Niederlage in Senftenberg

Überraschung gelingt nicht

Mit einem guten Gefühl reiste GRÜN-WEISS Langendorf zum fälligen Punktspiel der 2. Kegelbundesliga nach Senftenberg. Dort hatte man vor knapp einem Jahr mit einer klasse Leistung den Aufstieg geschafft. Mit diesem Optimismus ging es in das Spiel, was dann auch spannend bis fast zum Schluss verlief.

 

Christoph Schmidt und Marco Klein eröffneten für Langendorf das Match. Beide kamen auf der nicht ganz einfach zu spielenden Segmentbahn prima zurecht.
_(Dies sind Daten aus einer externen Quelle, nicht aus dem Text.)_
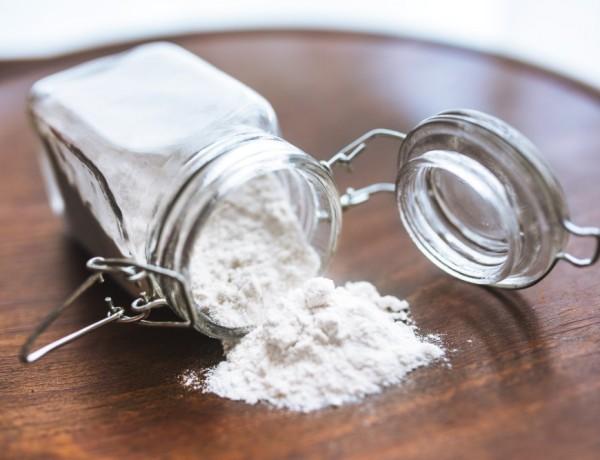 Bicarbonatul de sodiu are numeroase beneficii în bucătărie, gospodărie, cosmetică și afecțiuni medicale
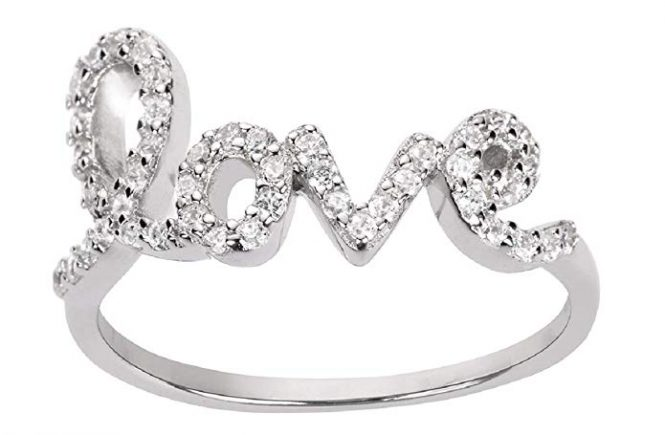 The Best Diamond Love Ring Dupes - Rounding up the best diamond love ring dupes! Love the Avanessi diamond love ring? I've found some great affordable love rings for you to choose from! #love #lovering #designerdupes #dupe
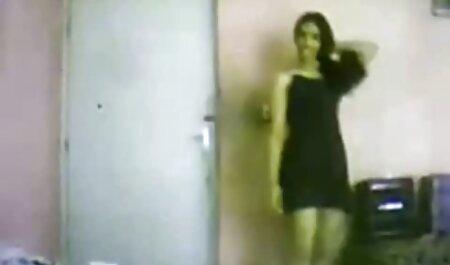 Grande video italiani amatoriali xxx Dai seni hentai brunetta prende leccato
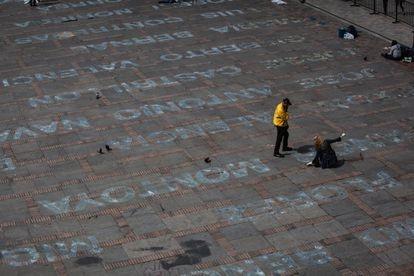 La instalación 'Quebrantos', de la artista Doris Salcedo, en la plaza de Bolívar de Bogotá, en junio de 2019. JUANCHO TORRES /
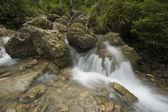 panorama di lunga esposizione con cascata dacqua
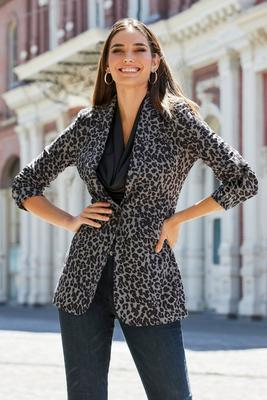 Display product reviews for Beyond Travel Animal Boyfriend Blazer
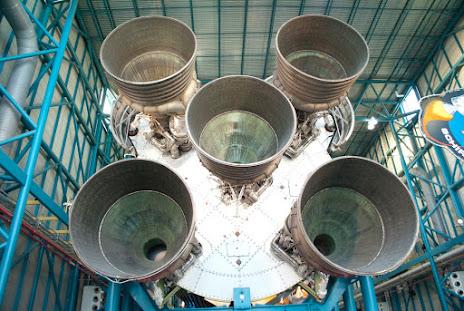 Saturn V - Blast end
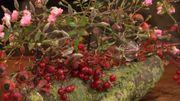 Montage floral - des roses et des baies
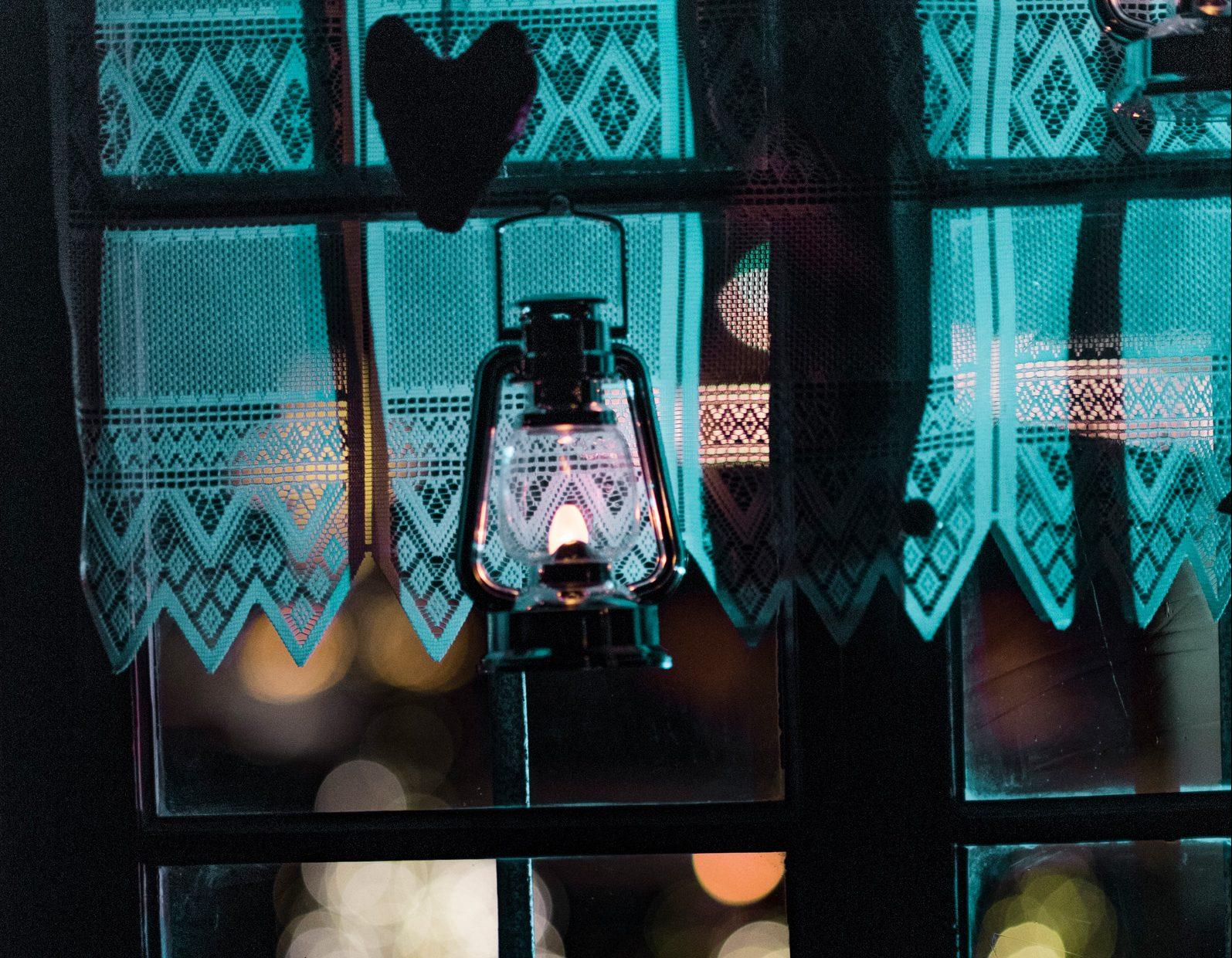Mystisch, Laterne vor Fenster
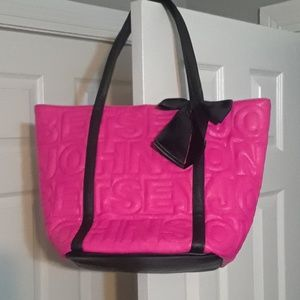 Absolutley beautuful hot pink Betsy tote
Christoph schaffte mit 938 Holz den Tagesbestwert, Marco erreichte mit 922 Holz auch ein sehr starkes Ergebnis. Die Gastgeber mit Mario Peßolat (903) und Sven Seiffert (910) spielten  gut, konnten jedoch nicht verhindern, dass Langendorf mit 47 Kegel in Führung ging.

So konnte es gern weitergehen, doch Senftenbergs Mittelpaar Steffen Kretzschmar (920) und Mike Lauersdorf (934, Teambester) hatten etwas dagegen. Sie setzten Sebastian Sitter und Uwe Hecht gleich zu Beginn unter Druck. Sebastian agierte ebenfalls stark und der Lohn waren respektable 921 Holz. „ Ich freue mich, dass es heute so gut gelaufen ist“, sagte er danach. Hecht begann verhalten und sein Gegenspieler konnte so einiges an Boden gut machen, aber er wusste sich zu steigern und kämpfte um jedes Holz. Auf seiner letzten Bahn verletzte sich Uwe und Christoph Krause spielte für ihn weiter. Mit den wenigen verbliebenen Würfen konnte Christoph jedoch nicht mehr viel ausrichten. Beide zusammen schafften 874 Holz.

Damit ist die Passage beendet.